EFT HA (Active-Active) Deployment

EFT Enterprise can be configured in an active-active cluster configuration, known as EFT High Availability (HA). In an HA deployment, two or more EFT boxes can be configured in an active-active cluster with a shared configuration. EFT acts as its own cluster manager and requires a network load balancer (NLB) to distribute incoming protocol traffic. EFT HA nodes process file transfers at the network level as the NLB directs traffic to it, and can process Folder Monitor and Timer Event Rules in a round-robin fashion (i.e., executing the event actions on the first node, then the second, and so on until it comes back to the first node in the list).

For best results, before beginning an HA installation, please review all of the information below and refer to the references linked.

Consider the facts below before creating an HA cluster

Installation:

To install EFT as part of a high availability (HA) cluster, refer to Active-Active HA Cluster--Installing or Upgrading the Server.

For true business continuity, you should have a minimum of three nodes, so that when one server goes down, nodes on other servers continue to process transactions, meeting those stringent uptime requirements.

■ EXCERPTED RECORDS
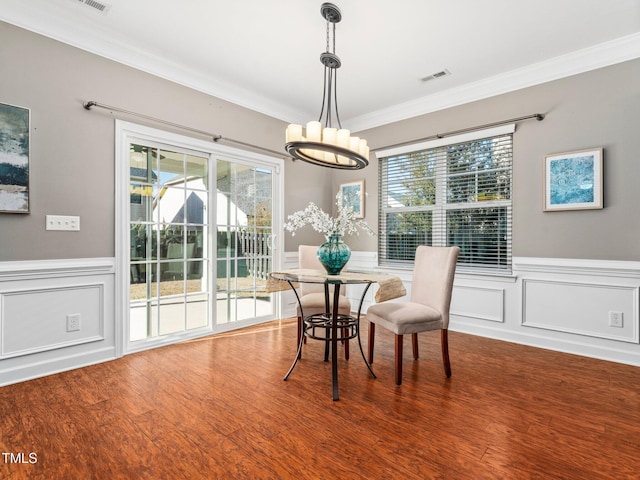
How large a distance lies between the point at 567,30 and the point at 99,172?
4.12m

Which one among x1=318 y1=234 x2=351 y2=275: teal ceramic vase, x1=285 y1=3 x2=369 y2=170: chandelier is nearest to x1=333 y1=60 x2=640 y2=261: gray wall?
x1=285 y1=3 x2=369 y2=170: chandelier

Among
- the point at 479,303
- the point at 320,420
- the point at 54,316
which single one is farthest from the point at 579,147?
the point at 54,316

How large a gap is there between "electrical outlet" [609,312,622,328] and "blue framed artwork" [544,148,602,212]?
960mm

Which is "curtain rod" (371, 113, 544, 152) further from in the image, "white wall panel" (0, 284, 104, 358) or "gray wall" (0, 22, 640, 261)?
"white wall panel" (0, 284, 104, 358)

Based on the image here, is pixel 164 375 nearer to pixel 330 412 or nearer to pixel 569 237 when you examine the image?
pixel 330 412

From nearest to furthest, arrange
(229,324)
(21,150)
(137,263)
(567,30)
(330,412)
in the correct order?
(330,412) < (21,150) < (567,30) < (137,263) < (229,324)

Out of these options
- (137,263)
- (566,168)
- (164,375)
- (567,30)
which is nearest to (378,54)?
(567,30)

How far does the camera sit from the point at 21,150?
2.48 m

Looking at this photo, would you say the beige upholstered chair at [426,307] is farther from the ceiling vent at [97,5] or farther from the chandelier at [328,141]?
the ceiling vent at [97,5]

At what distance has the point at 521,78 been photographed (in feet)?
11.3

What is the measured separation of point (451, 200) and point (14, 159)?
4091mm

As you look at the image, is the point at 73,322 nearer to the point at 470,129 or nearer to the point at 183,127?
the point at 183,127

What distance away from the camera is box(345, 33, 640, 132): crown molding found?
9.66ft

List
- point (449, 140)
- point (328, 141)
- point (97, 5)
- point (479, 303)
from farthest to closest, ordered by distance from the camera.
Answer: point (449, 140), point (479, 303), point (97, 5), point (328, 141)
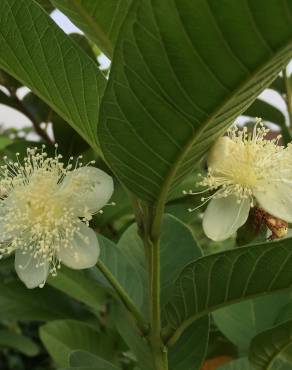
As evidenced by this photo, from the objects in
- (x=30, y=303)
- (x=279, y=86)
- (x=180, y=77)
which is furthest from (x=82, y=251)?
(x=279, y=86)

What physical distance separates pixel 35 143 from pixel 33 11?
2.13 feet

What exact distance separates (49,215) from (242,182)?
10.0 inches

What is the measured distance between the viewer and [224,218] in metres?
0.76

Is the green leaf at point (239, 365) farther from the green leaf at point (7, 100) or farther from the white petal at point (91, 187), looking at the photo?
the green leaf at point (7, 100)

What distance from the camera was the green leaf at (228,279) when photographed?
61 cm

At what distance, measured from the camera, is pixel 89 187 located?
2.63ft

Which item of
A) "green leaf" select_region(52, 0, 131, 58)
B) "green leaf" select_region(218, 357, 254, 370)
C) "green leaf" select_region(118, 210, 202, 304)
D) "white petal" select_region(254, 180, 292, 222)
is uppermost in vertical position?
"green leaf" select_region(52, 0, 131, 58)

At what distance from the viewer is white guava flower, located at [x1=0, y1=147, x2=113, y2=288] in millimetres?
792

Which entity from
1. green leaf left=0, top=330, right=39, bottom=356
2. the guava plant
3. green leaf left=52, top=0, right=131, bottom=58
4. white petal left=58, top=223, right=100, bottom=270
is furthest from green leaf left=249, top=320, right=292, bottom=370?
green leaf left=0, top=330, right=39, bottom=356

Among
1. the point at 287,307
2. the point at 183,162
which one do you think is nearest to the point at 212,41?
the point at 183,162

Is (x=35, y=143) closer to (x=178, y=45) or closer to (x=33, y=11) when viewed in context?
(x=33, y=11)

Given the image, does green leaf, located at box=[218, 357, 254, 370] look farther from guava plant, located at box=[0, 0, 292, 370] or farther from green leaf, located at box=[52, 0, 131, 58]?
green leaf, located at box=[52, 0, 131, 58]

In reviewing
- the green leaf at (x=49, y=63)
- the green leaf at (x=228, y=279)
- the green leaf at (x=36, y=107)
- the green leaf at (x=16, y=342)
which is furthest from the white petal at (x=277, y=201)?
the green leaf at (x=16, y=342)

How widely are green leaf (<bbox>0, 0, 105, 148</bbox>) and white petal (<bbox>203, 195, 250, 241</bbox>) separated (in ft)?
0.60
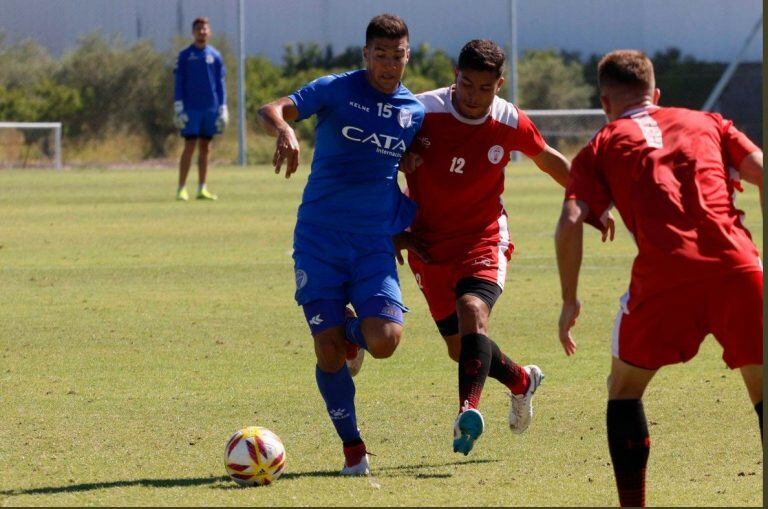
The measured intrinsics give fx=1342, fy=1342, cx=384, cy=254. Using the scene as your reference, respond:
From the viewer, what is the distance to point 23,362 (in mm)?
8453

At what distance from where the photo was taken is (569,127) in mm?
37750

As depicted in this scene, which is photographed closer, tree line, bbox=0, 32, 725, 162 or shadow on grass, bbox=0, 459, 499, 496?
shadow on grass, bbox=0, 459, 499, 496

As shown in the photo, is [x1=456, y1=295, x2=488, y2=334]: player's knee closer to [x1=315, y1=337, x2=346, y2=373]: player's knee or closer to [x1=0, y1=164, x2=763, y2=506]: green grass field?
[x1=0, y1=164, x2=763, y2=506]: green grass field

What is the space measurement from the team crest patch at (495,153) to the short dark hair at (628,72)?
70.9 inches

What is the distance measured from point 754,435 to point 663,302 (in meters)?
1.95

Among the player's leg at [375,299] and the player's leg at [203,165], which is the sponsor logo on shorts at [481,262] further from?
the player's leg at [203,165]

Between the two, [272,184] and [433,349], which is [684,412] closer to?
[433,349]

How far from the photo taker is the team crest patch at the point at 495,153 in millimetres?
6785

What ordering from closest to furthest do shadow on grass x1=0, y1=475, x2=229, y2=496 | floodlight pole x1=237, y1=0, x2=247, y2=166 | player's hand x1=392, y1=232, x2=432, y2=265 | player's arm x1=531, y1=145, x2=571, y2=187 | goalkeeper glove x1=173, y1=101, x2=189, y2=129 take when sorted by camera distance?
shadow on grass x1=0, y1=475, x2=229, y2=496 → player's hand x1=392, y1=232, x2=432, y2=265 → player's arm x1=531, y1=145, x2=571, y2=187 → goalkeeper glove x1=173, y1=101, x2=189, y2=129 → floodlight pole x1=237, y1=0, x2=247, y2=166

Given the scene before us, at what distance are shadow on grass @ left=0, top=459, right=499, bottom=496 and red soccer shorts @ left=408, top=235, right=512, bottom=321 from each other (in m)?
1.06

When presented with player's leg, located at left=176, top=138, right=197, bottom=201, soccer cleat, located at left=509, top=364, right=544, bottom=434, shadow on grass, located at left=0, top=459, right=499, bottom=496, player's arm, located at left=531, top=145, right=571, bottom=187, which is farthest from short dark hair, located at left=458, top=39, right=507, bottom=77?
player's leg, located at left=176, top=138, right=197, bottom=201

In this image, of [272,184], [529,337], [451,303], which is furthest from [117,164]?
[451,303]

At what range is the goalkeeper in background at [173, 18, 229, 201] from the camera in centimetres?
2058

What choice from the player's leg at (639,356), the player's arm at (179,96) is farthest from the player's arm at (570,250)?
the player's arm at (179,96)
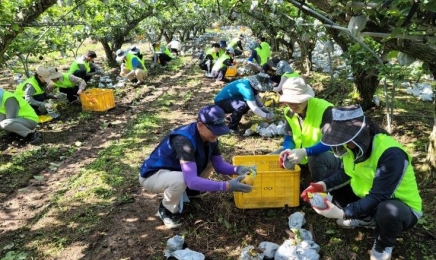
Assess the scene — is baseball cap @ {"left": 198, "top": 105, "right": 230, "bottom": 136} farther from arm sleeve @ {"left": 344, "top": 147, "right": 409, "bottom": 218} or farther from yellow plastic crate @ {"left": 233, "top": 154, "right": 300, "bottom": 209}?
arm sleeve @ {"left": 344, "top": 147, "right": 409, "bottom": 218}

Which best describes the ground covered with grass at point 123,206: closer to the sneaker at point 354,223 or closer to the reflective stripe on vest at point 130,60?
the sneaker at point 354,223

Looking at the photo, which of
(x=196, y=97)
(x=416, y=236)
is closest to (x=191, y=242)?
(x=416, y=236)

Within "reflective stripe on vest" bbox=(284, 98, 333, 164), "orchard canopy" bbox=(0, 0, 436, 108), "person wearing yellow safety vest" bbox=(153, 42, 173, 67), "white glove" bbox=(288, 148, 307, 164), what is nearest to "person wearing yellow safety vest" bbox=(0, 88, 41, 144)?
"orchard canopy" bbox=(0, 0, 436, 108)

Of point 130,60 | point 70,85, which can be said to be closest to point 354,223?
point 70,85

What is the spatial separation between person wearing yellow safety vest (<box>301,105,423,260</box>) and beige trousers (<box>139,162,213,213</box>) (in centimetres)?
127

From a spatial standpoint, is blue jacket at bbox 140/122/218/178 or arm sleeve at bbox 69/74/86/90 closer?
blue jacket at bbox 140/122/218/178

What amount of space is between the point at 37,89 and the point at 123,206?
433cm

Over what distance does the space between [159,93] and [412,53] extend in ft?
23.7

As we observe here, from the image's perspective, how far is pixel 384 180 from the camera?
8.18ft

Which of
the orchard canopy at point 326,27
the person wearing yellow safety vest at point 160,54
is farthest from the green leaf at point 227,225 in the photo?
the person wearing yellow safety vest at point 160,54

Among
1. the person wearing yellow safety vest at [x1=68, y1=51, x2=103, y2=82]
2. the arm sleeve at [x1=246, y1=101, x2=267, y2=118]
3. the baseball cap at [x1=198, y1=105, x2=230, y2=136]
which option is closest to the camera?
the baseball cap at [x1=198, y1=105, x2=230, y2=136]

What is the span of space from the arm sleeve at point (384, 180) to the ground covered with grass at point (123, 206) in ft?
1.91

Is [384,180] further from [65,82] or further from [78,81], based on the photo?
[65,82]

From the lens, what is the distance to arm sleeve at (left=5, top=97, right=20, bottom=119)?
585 centimetres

■ TASKS TO PERFORM
1. Decide whether each statement below agrees with the EFT HA deployment text. Answer yes or no for each, quoting the words of the text that settle it.
(a) EFT needs a network load balancer to distribute incoming protocol traffic.
(b) An HA deployment is limited to exactly two EFT boxes.
(c) A minimum of two nodes is advised for true business continuity.
2. According to the EFT HA deployment text, in what manner can HA nodes process Folder Monitor and Timer Event Rules?
3. Write a continuation of the EFT HA deployment text, beginning after its final sentence.
The entries come from a source separate from the EFT HA deployment text.

■ RESULTS OF THE TASKS
1.
(a) Yes: "requires a network load balancer (NLB) to distribute incoming protocol traffic"
(b) No: "two or more EFT boxes can be configured in an active-active cluster with a shared configuration"
(c) No: "you should have a minimum of three nodes"

2. In a round-robin fashion.

3.
Nodes should be brought online one at a time to avoid getting the nodes out of sync. A node can get out of sync if 1) on administrator login, if the configuration in memory does not match the configuration file on the shared drive; or 2) when the node fails to receive a configuration change message. In either case, the EFT server service will restart and load the latest configuration.
You can configure additional Sites on non-HA nodes with other authentication to cooperate with the HA-clustered Sites. For example, you could use an AD-authenticated Site on a non-HA node for domain user uploads and downloads, but use the Globalscape, AD, or LDAP-authenticated Sites in the HA cluster for load balancing Event Rules that take place on the files transferred. The non-clustered AD Site would transfer files using the HA shared configuration path as the Site root folder or using virtual folders, while the Event Rule Actions take place on the files on the HA Site.
If you are using DMZ Gateway, each EFT must have its own DMZ Gateway; the DMZ Gateway cannot be shared among nodes.
HA nodes must listen on all IP addresses, rather than each listening on a specific IP address. Do not change the Listening IP address for an HA node. A registry setting can be defined to have a different IP address for each node. Refer to Knowledgebase article #11225 for details.
The default EFT options for DoS/Flood Protection and Login Security settings are designed for each IP to have a single user’s activity. These settings can cause EFT to ban the load balancer’s IP or intermittently block its activity when all user connections are using the load balancer’s IP. These settings should be disabled when using a load balancer. It’s also a good idea to set an IP access rule to allow the load balancer IP on EFT just in case the settings are accidentally enabled later.
To make an HA node a stand-alone server, you must uninstall EFT and then reinstall as a stand-alone server. Please contact Sales, Support, or Professional Services for assistance in migrating any existing non-HA deployments to a corresponding HA configuration.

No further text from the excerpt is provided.